### [Supplied passage]
|---|

The solution for a single periodic walking step is shown in Figure 13 as a stop-action animation with uniformly spaced frames. The same trajectory is also shown in Figure 14, with each joint angle and torque given as a continuous function of time. Finally, Figure 15 shows the error estimates computed along the trajectory.
Fig. 13 Illustration of the optimal trajectory for the five-link biped example. The poses are uniformly spaced in time and the biped is moving from left to right.
Fig. 14 Plots showing the optimal trajectory for the five-link biped example. Notice that the curves are smooth, partially due to the integral of torque-squared cost function. The torque curve for the stance ankle \(u_1=0\) is not shown, because it is zero by definition.
Fig. 15 Plots showing the error in the system dynamics along the optimal trajectory for the five-link biped example. These error estimates are computed using the techniques described in section 5.3.

8. Block-Move Example (Minimum-Work).

In this section, we will revisit the simple block-moving example from section 2 with a more challenging objective function. All other details of the problem remain unchanged: the block must move between two points that are one unit of distance apart in one unit of time, starting and finishing at rest. The new objective function is to minimize the integral of the absolute value of the work done by the force acting on the block.

|---|

### [Supplied information]
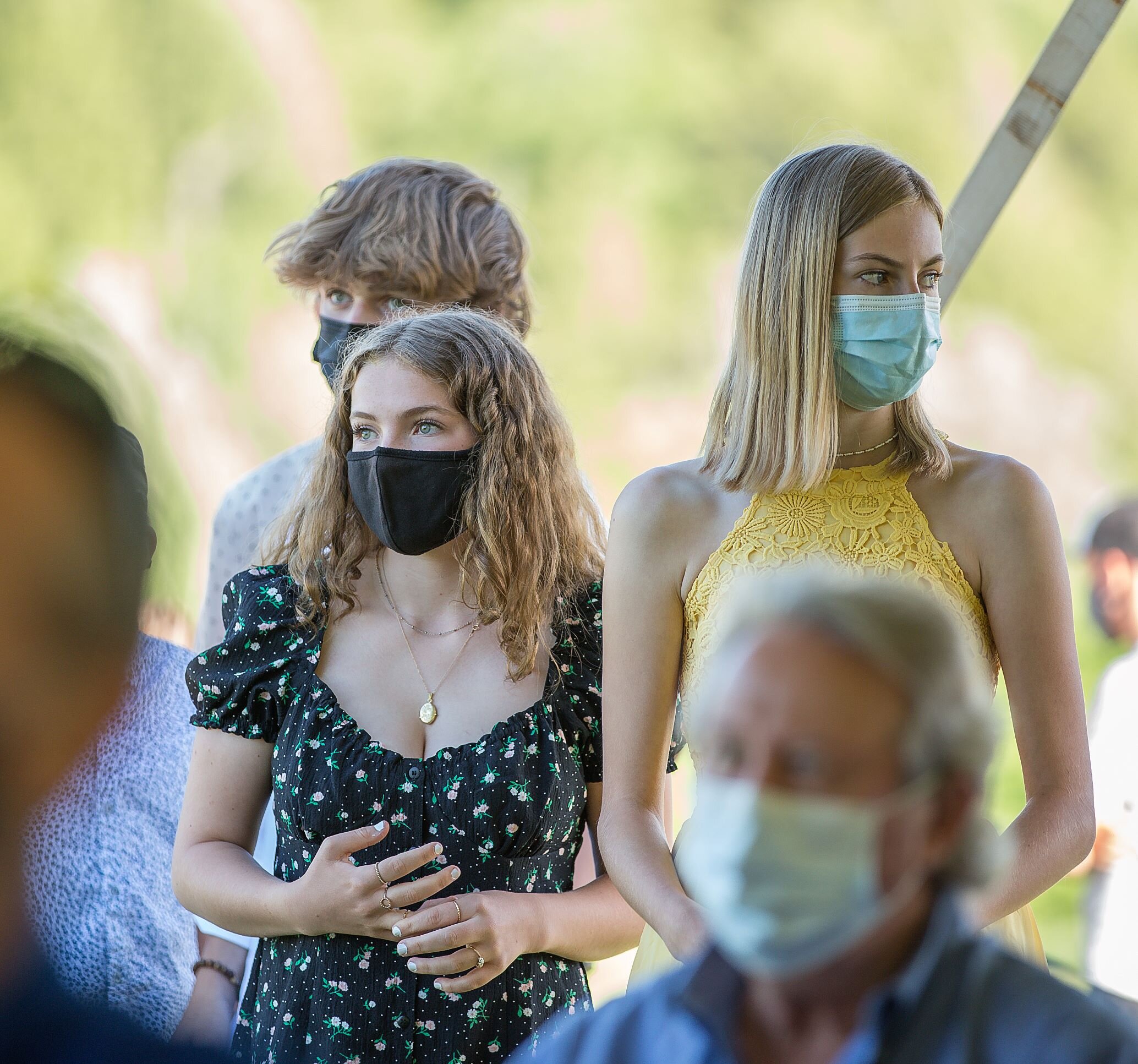 8th graders Thea Andersen (left), Olivia Ambler (right) and Evan Andrews (behind) stand at the front of the line ready to cross the stage to get their certificates. Photo by Michaela Milligan.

|---|

### [Task list]
[1] Do these statements agree with the trajectory optimization passage? For each, answer yes or no and quote the words from the passage that decide it. (a) Figure 14 leaves out the stance ankle torque curve because that torque is zero by definition. (b) In Figure 13 the biped moves from right to left. (c) The block-move example in section 8 keeps every detail of the original problem except the objective function.
[2] Carry on the trajectory optimization passage from its last sentence.

### [Answers by item number]
[1]
(a) Yes: "because it is zero by definition"
(b) No: "the biped is moving from left to right"
(c) Yes: "All other details of the problem remain unchanged"

[2]
It turns out that there is a simple analytic solution to this problem: apply maximum force to get the block up to speed, then let the block coast, then apply maximum negative force to bring it to a stop at the target point. This type of solution, which consists of alternating periods of maximum and zero control effort, is known as a bang-bang solution. Bang-bang solutions are difficult to handle with standard direct collocation because the discretization method (based on polynomial splines) cannot accurately approximate the discontinuity in the solution. In this section, we will study a few commonly used techniques for dealing with such discontinuities in the solution to a trajectory optimization problem.

8.1. Block-Move Example: Problem Statement.

Our goal here is to move a block one unit along a one-dimensional frictionless surface, in one unit of time, along a trajectory that minimizes the integral of the absolute work done by the control force \(u\). The objective function is given below, where the position and velocity of the block are given by \(x\) and \(\nu\), respectively:
\begin{equation} \underset{u(t), \, x_1(t), \, \nu (t)} \min \, \int _0^1 \! |u(\tau ) \, \nu (\tau )| \, d\tau . \end{equation}
(8.1)
We will assume that the block has unit mass and slides without friction, so we can write its dynamics as
\begin{equation} \dot{x} = \nu , \qquad \qquad \dot{\nu } = u. \end{equation}
(8.2)
Next, the block must start at the origin and move one unit of distance in one unit of time. Note that the block must be stationary at both start and finish:
\begin{equation} \begin{matrix} x(0)=0, \\ \nu (0)=0, \end{matrix} \qquad \qquad \begin{matrix} x(1)=1, \\ \nu (1)=0. \end{matrix} \end{equation}
(8.3)
Finally, we will assume that the force moving the block is bounded:
\begin{equation} -u_{\text{max}} \leq u(t) \leq u_{\text{max}}. \end{equation}
(8.4)

8.2. Block-Move Example: Analytic Solution.

The analytic solution to this problem can be constructed using a slightly modified version of the method shown in Appendix B, but constraints on the control and the nonlinear objective function in this problem make the resulting formulation somewhat complicated. Instead, we will use simple intuition to make a guess at the form of the analytic solution. We find that the numerical results converge to this analytic solution, which suggests (but does not prove) that it is the correct solution.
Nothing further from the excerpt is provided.